ABSTRACT

The period of reconstruction had specific effects on several Italian cities. For example Milan’s expansion during the economic miracle, with the displacement of populations which went along with it, had exposed new discontinuities in the formerly coherent Italian urban situation (Foot 2001). At the same time, throughout the developed world the generalized disregard for urban context in the architectural proposals of the 1960s and 1970s provoked a reaction in which the issue of memory as physical and poetic content came to the fore, nowhere more so than in Italy.

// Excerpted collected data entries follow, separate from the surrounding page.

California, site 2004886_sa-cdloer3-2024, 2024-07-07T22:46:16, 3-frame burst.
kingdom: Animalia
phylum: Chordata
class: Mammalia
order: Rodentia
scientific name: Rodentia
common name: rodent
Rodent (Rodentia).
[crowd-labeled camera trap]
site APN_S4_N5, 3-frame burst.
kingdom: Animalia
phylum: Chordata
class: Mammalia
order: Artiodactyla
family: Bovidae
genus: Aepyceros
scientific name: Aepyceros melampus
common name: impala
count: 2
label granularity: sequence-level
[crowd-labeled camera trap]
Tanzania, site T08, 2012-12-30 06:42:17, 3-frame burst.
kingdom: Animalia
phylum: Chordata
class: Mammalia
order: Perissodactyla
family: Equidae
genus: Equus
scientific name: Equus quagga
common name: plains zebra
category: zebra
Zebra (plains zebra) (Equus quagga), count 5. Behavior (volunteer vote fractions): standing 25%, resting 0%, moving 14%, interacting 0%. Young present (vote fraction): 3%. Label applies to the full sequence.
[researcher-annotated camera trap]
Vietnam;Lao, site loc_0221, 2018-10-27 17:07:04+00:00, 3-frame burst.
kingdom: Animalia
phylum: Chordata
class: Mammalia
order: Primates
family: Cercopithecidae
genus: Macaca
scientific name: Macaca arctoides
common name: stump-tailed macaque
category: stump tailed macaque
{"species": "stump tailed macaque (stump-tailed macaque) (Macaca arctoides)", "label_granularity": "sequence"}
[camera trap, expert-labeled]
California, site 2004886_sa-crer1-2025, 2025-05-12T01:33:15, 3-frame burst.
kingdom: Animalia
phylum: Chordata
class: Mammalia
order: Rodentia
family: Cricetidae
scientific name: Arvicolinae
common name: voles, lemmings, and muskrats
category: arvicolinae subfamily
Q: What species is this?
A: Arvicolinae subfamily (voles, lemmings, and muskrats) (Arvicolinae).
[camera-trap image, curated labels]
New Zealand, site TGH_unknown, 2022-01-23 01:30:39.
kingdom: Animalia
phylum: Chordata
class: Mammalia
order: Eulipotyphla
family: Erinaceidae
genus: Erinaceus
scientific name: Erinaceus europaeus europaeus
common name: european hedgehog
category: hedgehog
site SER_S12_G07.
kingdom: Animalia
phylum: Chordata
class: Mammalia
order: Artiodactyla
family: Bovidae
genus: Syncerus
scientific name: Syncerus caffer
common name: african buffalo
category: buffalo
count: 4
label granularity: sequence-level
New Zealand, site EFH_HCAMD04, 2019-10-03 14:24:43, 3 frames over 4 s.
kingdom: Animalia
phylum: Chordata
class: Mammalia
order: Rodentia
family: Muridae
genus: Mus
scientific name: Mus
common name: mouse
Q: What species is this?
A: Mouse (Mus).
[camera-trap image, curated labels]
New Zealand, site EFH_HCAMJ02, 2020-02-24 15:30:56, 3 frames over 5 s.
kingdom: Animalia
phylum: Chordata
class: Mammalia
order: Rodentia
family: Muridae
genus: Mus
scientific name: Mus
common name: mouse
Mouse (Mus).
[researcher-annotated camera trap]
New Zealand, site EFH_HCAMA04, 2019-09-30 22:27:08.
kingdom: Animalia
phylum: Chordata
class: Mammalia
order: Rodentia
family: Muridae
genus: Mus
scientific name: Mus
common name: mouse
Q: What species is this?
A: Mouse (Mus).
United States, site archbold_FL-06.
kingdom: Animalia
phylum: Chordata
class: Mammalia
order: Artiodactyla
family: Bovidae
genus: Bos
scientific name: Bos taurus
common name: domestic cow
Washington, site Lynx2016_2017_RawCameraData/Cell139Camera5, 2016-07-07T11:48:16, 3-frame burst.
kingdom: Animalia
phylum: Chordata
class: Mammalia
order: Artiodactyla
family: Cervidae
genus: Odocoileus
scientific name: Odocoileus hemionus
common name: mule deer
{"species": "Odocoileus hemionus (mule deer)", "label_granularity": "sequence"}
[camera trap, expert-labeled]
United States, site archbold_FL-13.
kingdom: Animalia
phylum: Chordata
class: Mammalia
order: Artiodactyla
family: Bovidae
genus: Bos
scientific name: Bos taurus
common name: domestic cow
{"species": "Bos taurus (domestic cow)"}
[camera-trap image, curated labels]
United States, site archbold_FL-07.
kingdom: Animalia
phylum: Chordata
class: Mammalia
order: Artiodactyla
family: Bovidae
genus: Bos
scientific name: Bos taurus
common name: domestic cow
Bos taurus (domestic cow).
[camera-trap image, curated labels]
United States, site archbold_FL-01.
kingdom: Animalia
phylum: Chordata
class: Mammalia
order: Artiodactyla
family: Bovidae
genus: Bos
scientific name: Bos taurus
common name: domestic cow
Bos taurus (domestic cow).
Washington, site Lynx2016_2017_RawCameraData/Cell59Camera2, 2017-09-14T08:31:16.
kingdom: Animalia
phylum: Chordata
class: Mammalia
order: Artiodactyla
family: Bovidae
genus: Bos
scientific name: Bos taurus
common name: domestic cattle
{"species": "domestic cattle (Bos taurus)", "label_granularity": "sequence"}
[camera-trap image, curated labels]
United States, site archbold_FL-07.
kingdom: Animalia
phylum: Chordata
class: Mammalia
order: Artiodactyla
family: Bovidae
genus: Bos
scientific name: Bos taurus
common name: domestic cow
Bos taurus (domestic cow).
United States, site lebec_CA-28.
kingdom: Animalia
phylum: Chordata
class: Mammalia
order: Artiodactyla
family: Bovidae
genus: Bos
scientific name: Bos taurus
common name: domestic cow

By the 1960s, historical forms free of their recent fascist taint again became the subject of serious research by Ernesto Rogers and his collaborators not only in the field of anonymous urban fabric, the morphological approach favoured by Saverio Muratori, but also in the form of monumental structures. The group which had gathered around Rogers during his editorship of Casabella had explored these historical issues as well as critiques of contemporary design through the pages of the magazine, and from this combination emerged a scepticism about the functionalist claims of orthodox modernism and the local individualism of Team 10. In this search for architectural and urban authenticity this grouping favoured the typological approach (Kirk 2005b: 182–85). This new avant-garde movement (referred to variously as la Tendenza or neo-rationalism) presented their proposals in boldly geometric forms, and from this circle Aldo Rossi (1931–97) was to emerge firstly as a significant urban theorist, and then as the creator of potent architectural images in drawn and built form. For Rossi the political context of this focus was the type of authenticity which intellectuals often ascribed to working class life rather than a romanticization of the previous social conditions, but from his early career his work was to be suggestive of nostalgia. However, in a period marked by considerable social unrest, Rossi’s position on the political Left was to lead to him being banned from teaching in Italian universities by the government, and the pursuit of an academic career outside Italy.